- [DO THIS] Pick out every line in the records below that contains the word "where", matching case exactly, and copy each one in full.

— Start of DATA SUPPLIED —

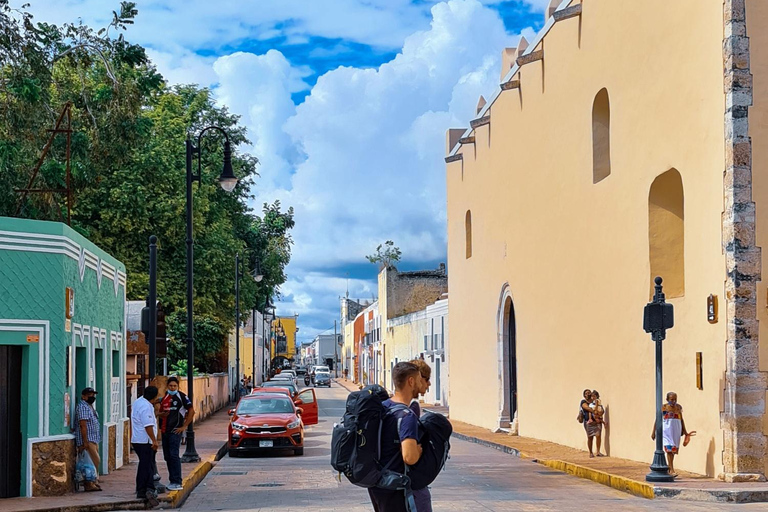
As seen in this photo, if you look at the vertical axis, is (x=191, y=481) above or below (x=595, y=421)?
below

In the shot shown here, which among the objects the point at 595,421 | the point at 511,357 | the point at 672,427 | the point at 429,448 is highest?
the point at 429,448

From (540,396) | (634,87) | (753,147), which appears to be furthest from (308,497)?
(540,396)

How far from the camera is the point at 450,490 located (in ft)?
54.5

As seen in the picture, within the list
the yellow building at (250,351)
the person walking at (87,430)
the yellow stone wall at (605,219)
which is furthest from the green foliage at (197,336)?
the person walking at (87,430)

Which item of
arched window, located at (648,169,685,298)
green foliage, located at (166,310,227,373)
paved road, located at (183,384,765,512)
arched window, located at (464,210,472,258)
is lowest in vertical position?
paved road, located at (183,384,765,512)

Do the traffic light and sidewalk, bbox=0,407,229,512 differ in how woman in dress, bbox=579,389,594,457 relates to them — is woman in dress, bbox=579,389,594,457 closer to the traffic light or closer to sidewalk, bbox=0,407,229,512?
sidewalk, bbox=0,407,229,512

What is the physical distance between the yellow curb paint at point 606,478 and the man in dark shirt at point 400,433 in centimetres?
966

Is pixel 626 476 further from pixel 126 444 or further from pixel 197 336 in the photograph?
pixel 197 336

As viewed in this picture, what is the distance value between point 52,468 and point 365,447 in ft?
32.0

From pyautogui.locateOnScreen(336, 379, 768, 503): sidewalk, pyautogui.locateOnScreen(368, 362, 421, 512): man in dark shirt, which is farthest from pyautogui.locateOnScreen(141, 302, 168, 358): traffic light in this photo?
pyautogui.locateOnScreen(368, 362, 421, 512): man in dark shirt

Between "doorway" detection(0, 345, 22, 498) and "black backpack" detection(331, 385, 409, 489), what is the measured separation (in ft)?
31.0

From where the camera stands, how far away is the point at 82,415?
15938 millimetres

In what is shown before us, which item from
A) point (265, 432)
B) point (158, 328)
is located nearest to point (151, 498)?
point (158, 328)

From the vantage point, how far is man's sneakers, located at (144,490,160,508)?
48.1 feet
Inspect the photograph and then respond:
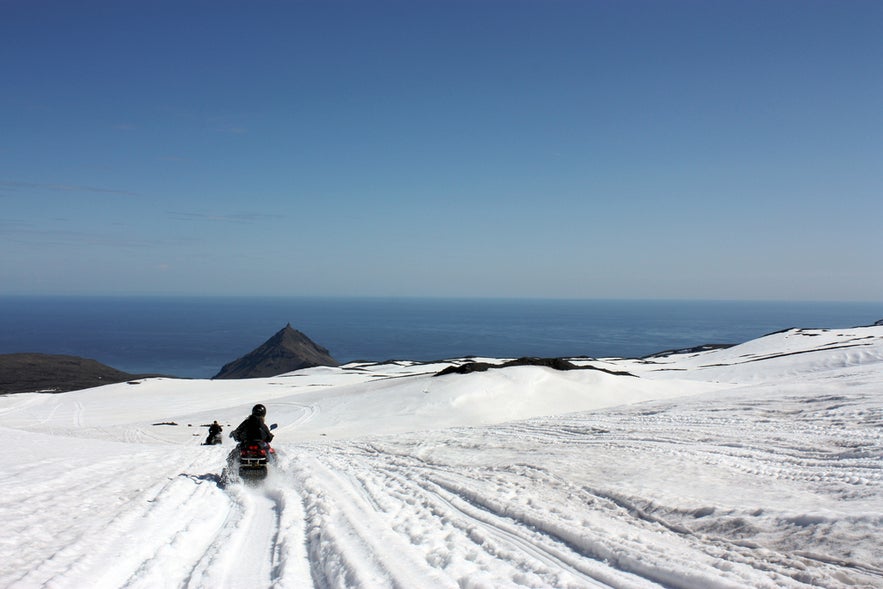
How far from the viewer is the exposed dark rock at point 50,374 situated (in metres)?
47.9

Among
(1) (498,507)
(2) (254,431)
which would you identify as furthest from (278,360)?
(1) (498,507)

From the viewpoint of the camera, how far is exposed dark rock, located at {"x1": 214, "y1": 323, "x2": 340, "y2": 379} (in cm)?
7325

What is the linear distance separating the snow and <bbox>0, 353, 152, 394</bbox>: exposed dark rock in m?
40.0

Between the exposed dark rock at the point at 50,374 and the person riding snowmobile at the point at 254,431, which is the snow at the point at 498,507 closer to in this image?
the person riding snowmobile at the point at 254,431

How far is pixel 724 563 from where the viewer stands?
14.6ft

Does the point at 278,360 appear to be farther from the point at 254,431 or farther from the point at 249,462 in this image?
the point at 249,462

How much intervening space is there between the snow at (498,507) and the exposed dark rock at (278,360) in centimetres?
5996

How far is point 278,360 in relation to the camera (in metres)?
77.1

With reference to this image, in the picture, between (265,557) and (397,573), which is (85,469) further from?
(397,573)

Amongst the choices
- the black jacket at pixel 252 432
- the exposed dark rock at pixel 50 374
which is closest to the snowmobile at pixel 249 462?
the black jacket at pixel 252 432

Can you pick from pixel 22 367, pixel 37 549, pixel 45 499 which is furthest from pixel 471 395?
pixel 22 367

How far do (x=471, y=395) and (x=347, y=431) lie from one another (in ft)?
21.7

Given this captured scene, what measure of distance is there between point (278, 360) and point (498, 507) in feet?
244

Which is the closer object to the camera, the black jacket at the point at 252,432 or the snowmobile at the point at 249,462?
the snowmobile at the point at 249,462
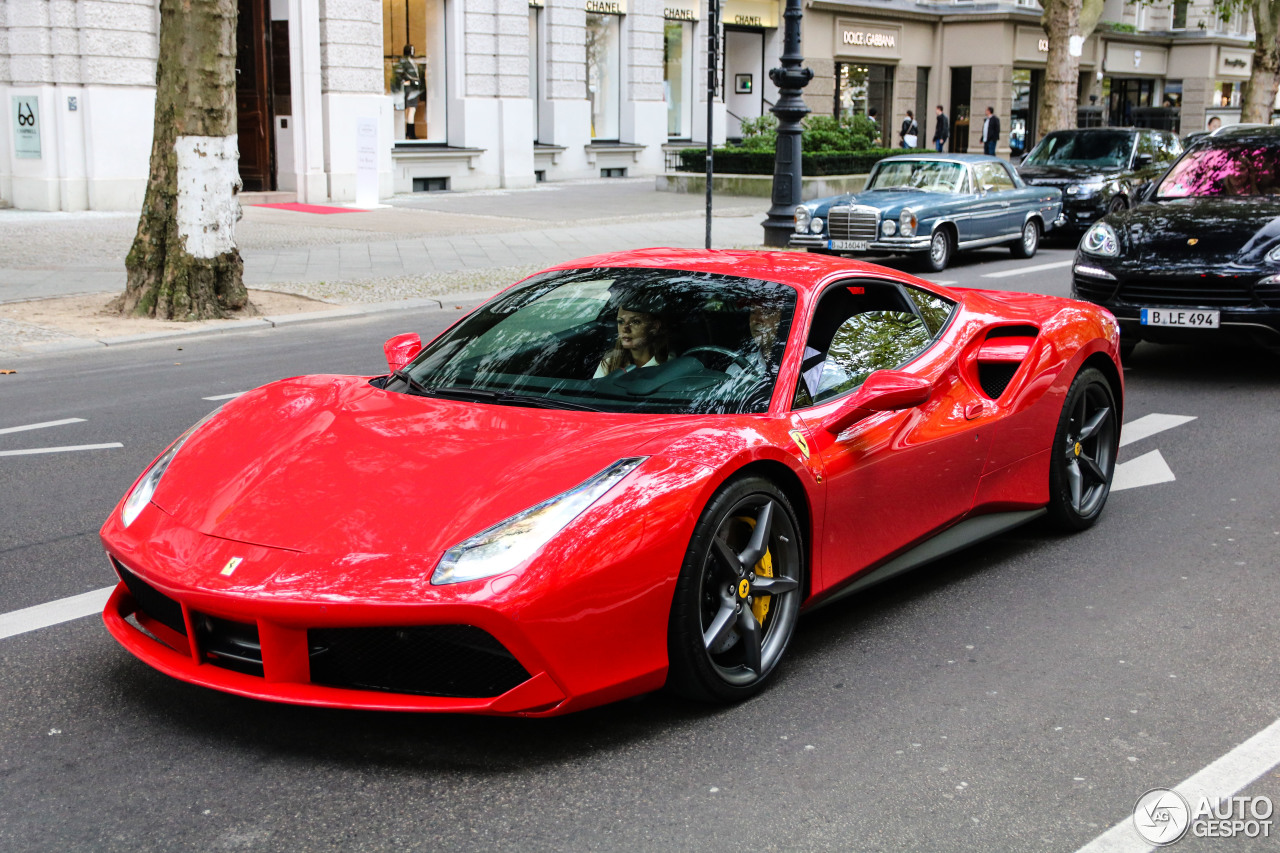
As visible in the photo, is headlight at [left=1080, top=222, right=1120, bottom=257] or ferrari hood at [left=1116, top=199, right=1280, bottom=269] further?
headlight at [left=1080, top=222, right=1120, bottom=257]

— End of DATA SUPPLIED —
— Start of DATA SUPPLIED —

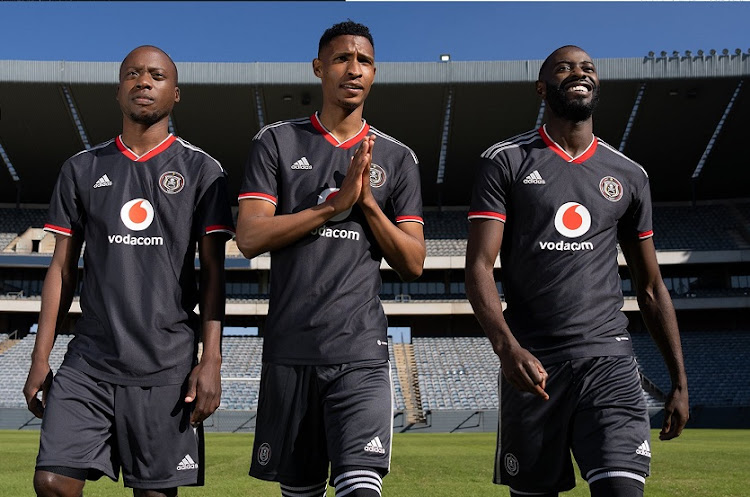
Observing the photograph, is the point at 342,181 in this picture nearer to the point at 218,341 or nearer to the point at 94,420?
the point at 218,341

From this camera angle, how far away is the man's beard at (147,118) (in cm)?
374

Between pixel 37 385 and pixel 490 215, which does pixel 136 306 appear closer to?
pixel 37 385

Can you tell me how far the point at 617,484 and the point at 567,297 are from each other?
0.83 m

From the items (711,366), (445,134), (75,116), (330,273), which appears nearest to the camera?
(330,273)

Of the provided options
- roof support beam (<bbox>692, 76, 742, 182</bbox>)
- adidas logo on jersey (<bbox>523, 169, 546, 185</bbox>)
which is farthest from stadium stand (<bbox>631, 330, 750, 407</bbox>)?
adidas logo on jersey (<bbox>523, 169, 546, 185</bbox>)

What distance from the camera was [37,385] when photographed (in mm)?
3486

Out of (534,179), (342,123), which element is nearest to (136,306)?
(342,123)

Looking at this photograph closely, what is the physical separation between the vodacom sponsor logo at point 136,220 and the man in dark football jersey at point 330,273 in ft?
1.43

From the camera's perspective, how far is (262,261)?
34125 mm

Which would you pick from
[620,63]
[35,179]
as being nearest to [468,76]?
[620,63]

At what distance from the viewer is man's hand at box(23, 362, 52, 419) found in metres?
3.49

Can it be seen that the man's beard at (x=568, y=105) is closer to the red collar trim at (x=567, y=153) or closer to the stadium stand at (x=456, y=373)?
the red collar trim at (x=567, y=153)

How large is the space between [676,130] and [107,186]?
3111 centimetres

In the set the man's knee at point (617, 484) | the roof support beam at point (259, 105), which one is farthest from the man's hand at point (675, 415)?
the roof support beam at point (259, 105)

— End of DATA SUPPLIED —

- [THE OUTPUT]
From where the camera stands, how far away is the point at 82,415?
How far is pixel 724 563 from where the viewer stands?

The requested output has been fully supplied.